In a way, this is an appeal to nature fallacy, the inference that because something is natural it must be good, and synthetic must be worse. This is clearly a fallacy; plenty of toxic compounds are natural, while plenty of good compounds are synthetic.
Earlier work established that perceived safety is a central driver. People tend to believe natural items are inherently safer, and correcting that specific belief can reduce the preference in controlled settings. The 2026 paper describes a second proposed mechanism: science skepticism. People who score higher on naturalness bias measures also tend to score higher on science skepticism, and the paper argues that understanding how these two factors relate to each other is a meaningful open question for intervention design.
You can believe a natural product feels safer while still broadly accepting scientific consensus, but if general distrust of science is driving the safety misconception, then better product-specific information won't help.
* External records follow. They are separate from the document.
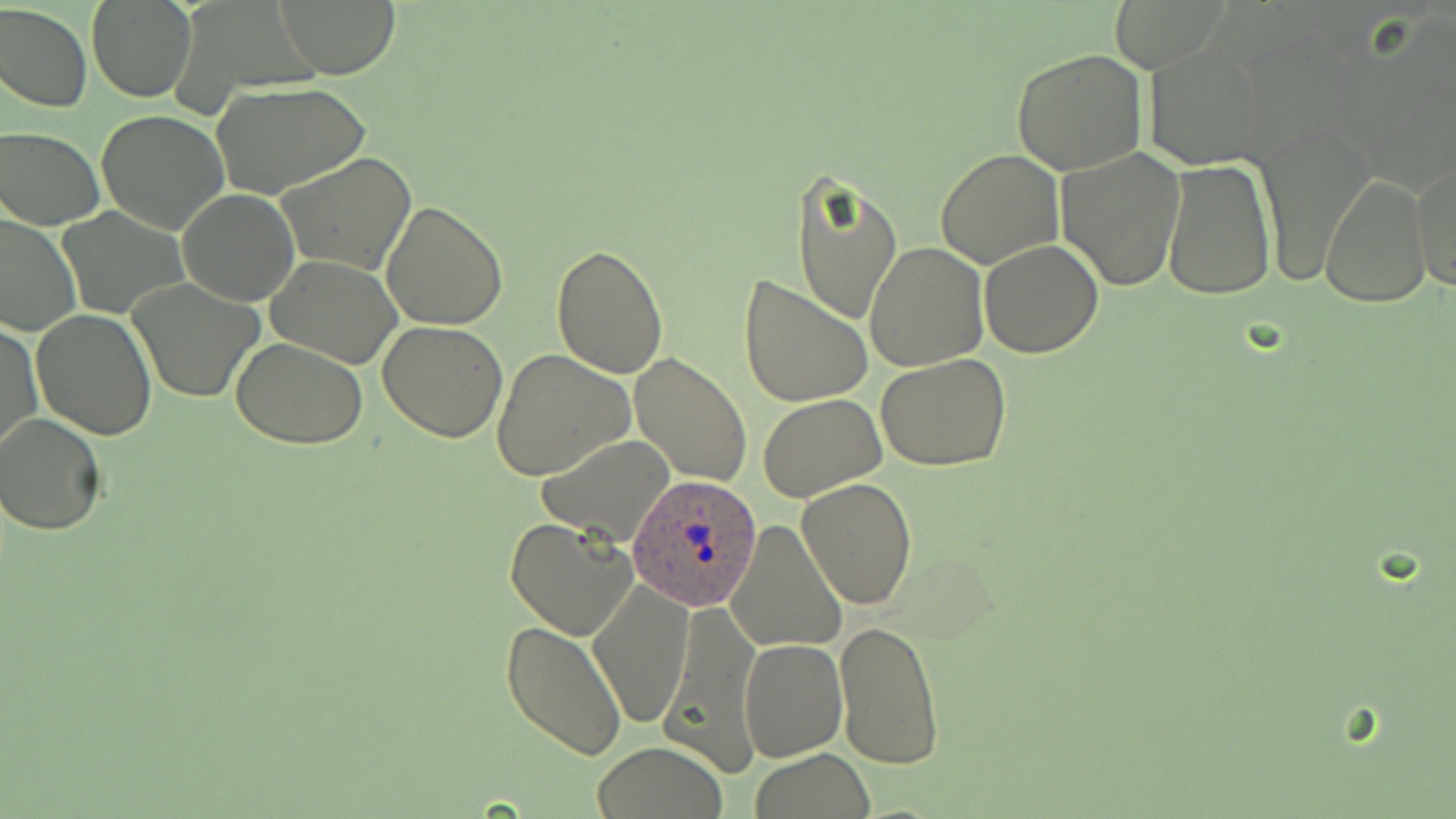

slide-level diagnosis = Plasmodium ovale
preparation = thin blood film
uninfected red blood cell locations = approximate bounding boxes as [x1, y1, x2, y2] in pixels: [86, 0, 196, 102], [276, 1, 400, 80], [0, 3, 92, 113], [1143, 41, 1275, 168], [1011, 48, 1147, 174], [210, 81, 372, 200], [96, 110, 231, 235], [1256, 119, 1378, 285], [1, 125, 105, 229], [1055, 147, 1186, 291], [935, 148, 1065, 270], [277, 151, 418, 277], [1411, 153, 1455, 293], [1161, 160, 1276, 301], [790, 169, 903, 327], [1319, 173, 1432, 307], [177, 189, 299, 307], [381, 202, 508, 332], [58, 207, 189, 321], [1, 213, 78, 337], [864, 240, 988, 371], [978, 240, 1104, 358], [550, 244, 669, 379], [267, 255, 403, 368], [737, 274, 873, 408], [128, 280, 264, 402], [32, 310, 156, 439], [378, 321, 509, 441], [1, 322, 42, 457], [231, 339, 370, 450], [490, 349, 635, 481], [628, 352, 752, 487], [876, 354, 1012, 471], [758, 394, 887, 501], [1, 414, 106, 534], [538, 436, 674, 545], [796, 477, 919, 610], [505, 518, 638, 639], [725, 521, 847, 653], [588, 581, 694, 728], [660, 600, 760, 780], [834, 618, 944, 771], [502, 620, 629, 761], [740, 638, 847, 762], [591, 743, 727, 818], [749, 749, 876, 819]
field of view = single
image size = 1456×819 pixels
magnification = 1000x
Plasmodium ovale-infected red blood cell locations = approximate bounding boxes as [x1, y1, x2, y2] in pixels: [627, 472, 762, 609]
stain = May-Grünwald-Giemsa
modality = light microscopy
Providing clearer data from a distrusted source is not a solution to solving the distrust.
The problem at hand is quite relevant in modern times. The naturalness bias is a significant predictor of vaccine hesitancy, it steers people toward untested herbal remedies, and it was associated with reduced intention to receive a COVID-19 vaccine in earlier work by the same group. A preference for natural approaches can also lead to delayed diagnosis and delayed treatment, which harms outcomes independently of the alternatives chosen. In short: it's a health hazard when people get stuck in the naturalness bias.
What can be done about this bias? Intellectual humility (the ability to recognize that one's beliefs might be wrong) correlates with a weaker naturalness bias and a greater willingness to choose synthetic options, and rational appeals that directly challenge safety perceptions reduce the preference, at least in the short term. The problem the authors identify is that if science skepticism and the naturalness bias reinforce each other in a feedback loop, interventions that address one factor in isolation will probably not work. As usual, I imagine that a combination of better science education, explanations of epistemology, and perhaps some better information are key to solving the problem.